§ TEXTO DADO
===============

La biblioteca de mi pueblo fue, durante años, mi lugar favorito de peregrinación semanal. El ritual era siempre el mismo: los jueves, a la salida del colegio, mi madre nos llevaba a mi hermana y a mí a la biblioteca, y mientras ella devolvía los libros de la semana anterior, nos dejaba todo el tiempo del mundo para elegir nuestras próximas lecturas.

Adoraba ir a la biblioteca, pero tenía un problema: solo podía sacar tres libros a la semana. ¡Tres! ¡Qué desastre! Como mucho me duraban cinco noches, y yo no podía irme a dormir sin leer. Además, a pesar de que mis padres nos habían inculcado el amor por la lectura desde pequeñas, en casa no teníamos una biblioteca propia a la que recurrir cuando me quedaba sin libros.

===============

§ ENUNCIADO
En el texto dado, ¿qué día de la semana iban a la biblioteca? Las filas que vienen a continuación son material independiente del texto dado.

===============

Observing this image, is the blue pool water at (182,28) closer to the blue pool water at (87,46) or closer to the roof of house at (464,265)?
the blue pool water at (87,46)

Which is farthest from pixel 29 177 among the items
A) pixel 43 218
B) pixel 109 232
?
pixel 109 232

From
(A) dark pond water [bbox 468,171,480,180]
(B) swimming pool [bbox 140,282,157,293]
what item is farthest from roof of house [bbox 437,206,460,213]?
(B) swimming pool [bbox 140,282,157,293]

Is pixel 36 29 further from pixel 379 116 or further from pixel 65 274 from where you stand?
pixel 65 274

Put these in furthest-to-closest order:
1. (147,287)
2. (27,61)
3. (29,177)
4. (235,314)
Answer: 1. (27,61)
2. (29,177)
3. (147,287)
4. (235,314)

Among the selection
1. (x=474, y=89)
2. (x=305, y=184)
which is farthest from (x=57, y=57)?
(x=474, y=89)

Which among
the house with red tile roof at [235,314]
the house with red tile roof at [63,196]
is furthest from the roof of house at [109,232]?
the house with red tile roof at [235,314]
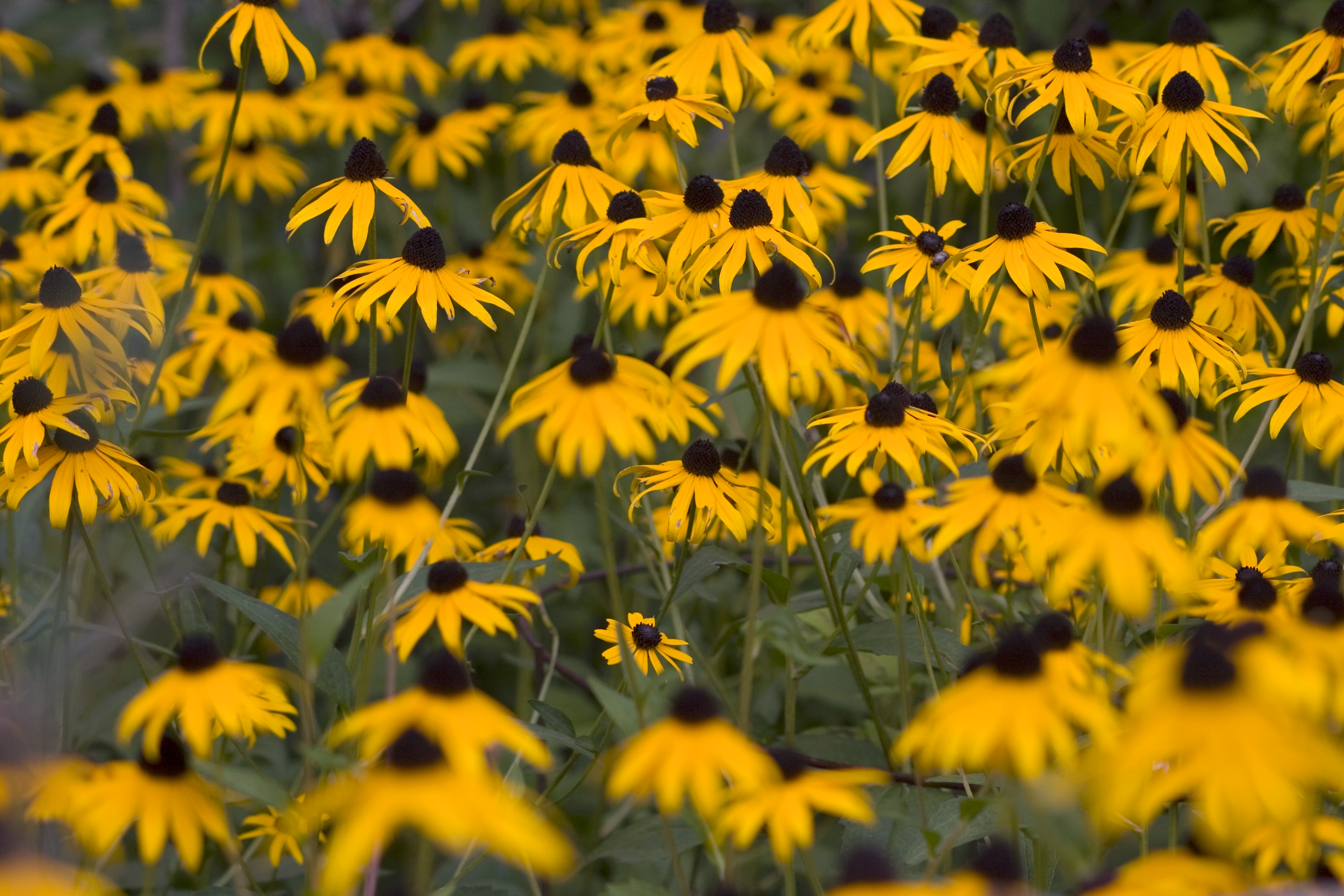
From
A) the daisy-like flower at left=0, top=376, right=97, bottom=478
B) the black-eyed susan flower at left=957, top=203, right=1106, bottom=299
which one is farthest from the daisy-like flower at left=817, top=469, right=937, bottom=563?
the daisy-like flower at left=0, top=376, right=97, bottom=478

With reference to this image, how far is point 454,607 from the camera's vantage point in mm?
1455

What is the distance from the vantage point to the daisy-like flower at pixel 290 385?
56.6 inches

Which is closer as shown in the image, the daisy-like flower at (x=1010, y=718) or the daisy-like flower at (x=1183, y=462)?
the daisy-like flower at (x=1010, y=718)

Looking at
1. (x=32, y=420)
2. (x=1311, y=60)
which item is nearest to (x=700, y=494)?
(x=32, y=420)

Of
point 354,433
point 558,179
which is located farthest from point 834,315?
point 558,179

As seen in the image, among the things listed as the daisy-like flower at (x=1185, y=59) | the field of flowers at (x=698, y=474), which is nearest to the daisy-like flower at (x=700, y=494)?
the field of flowers at (x=698, y=474)

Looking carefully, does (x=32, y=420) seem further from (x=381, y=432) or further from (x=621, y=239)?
(x=621, y=239)

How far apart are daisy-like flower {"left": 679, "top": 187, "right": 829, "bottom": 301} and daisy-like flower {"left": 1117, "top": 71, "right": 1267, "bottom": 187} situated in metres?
0.62

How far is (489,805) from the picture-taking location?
95cm

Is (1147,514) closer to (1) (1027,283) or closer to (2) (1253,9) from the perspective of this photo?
(1) (1027,283)

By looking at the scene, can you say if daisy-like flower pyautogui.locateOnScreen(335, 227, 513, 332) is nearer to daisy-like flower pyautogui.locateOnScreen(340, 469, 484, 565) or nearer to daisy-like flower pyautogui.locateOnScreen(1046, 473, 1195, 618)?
daisy-like flower pyautogui.locateOnScreen(340, 469, 484, 565)

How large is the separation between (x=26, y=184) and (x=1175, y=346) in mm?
2588

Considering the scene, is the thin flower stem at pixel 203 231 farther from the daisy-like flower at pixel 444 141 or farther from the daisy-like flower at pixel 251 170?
the daisy-like flower at pixel 251 170

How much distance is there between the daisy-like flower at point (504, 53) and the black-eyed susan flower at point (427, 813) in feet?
8.77
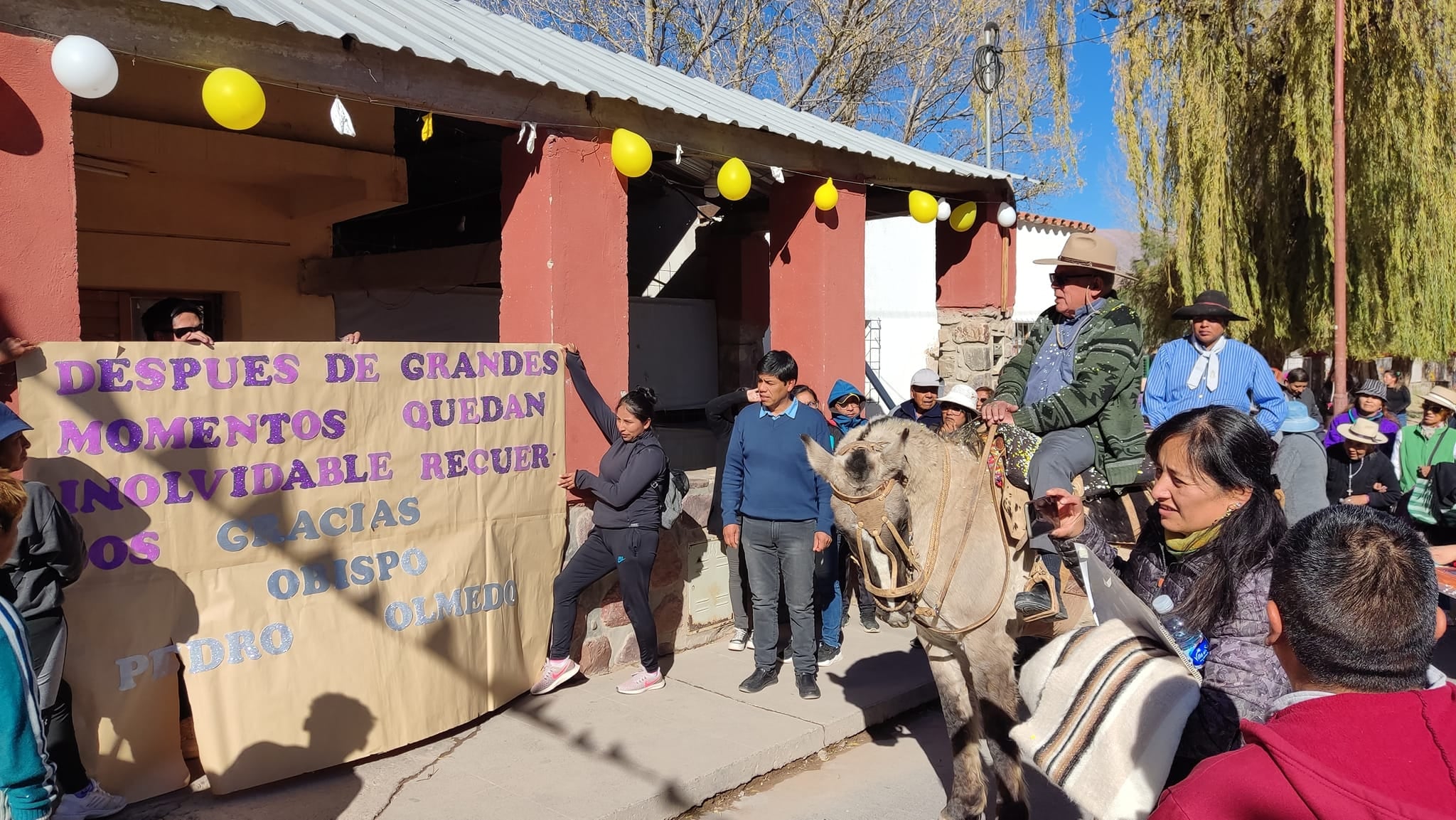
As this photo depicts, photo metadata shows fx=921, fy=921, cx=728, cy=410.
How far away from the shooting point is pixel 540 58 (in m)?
6.42

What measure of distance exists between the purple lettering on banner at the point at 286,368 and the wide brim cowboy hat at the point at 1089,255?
3786 mm

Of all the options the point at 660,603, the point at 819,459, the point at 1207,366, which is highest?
the point at 1207,366

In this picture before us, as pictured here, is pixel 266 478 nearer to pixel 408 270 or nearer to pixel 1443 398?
pixel 408 270

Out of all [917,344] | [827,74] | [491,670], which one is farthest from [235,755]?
[827,74]

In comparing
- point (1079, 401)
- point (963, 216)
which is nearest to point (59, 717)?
point (1079, 401)

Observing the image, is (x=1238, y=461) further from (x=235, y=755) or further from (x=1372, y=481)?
(x=1372, y=481)

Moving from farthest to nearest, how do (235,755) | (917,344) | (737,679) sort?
(917,344) → (737,679) → (235,755)

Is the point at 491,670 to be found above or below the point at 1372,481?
below

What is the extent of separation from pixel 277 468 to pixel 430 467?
0.81 m

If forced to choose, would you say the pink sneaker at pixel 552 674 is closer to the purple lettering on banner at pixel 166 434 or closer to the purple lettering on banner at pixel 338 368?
the purple lettering on banner at pixel 338 368

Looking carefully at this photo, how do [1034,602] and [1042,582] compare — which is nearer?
[1034,602]

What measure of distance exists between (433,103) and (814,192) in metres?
3.28

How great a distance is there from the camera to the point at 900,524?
3.78 m

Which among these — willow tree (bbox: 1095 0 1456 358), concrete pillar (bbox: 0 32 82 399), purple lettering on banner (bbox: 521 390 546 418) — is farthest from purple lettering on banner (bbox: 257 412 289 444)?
willow tree (bbox: 1095 0 1456 358)
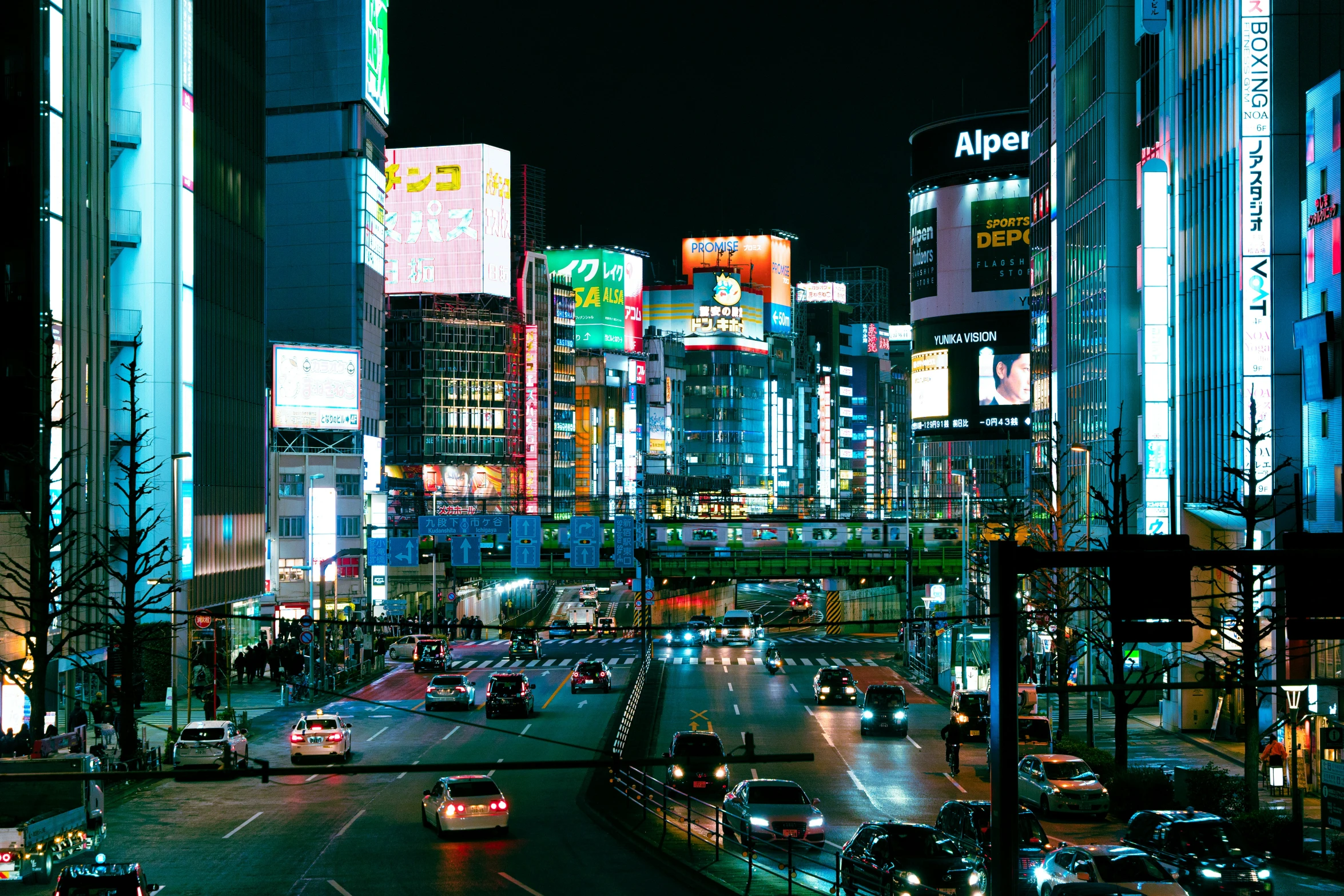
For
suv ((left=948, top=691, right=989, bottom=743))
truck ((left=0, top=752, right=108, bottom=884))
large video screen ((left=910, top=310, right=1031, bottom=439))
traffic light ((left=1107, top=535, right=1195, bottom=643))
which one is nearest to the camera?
traffic light ((left=1107, top=535, right=1195, bottom=643))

===============

§ SOLUCIÓN DESARROLLADA
Los jueves, a la salida del colegio.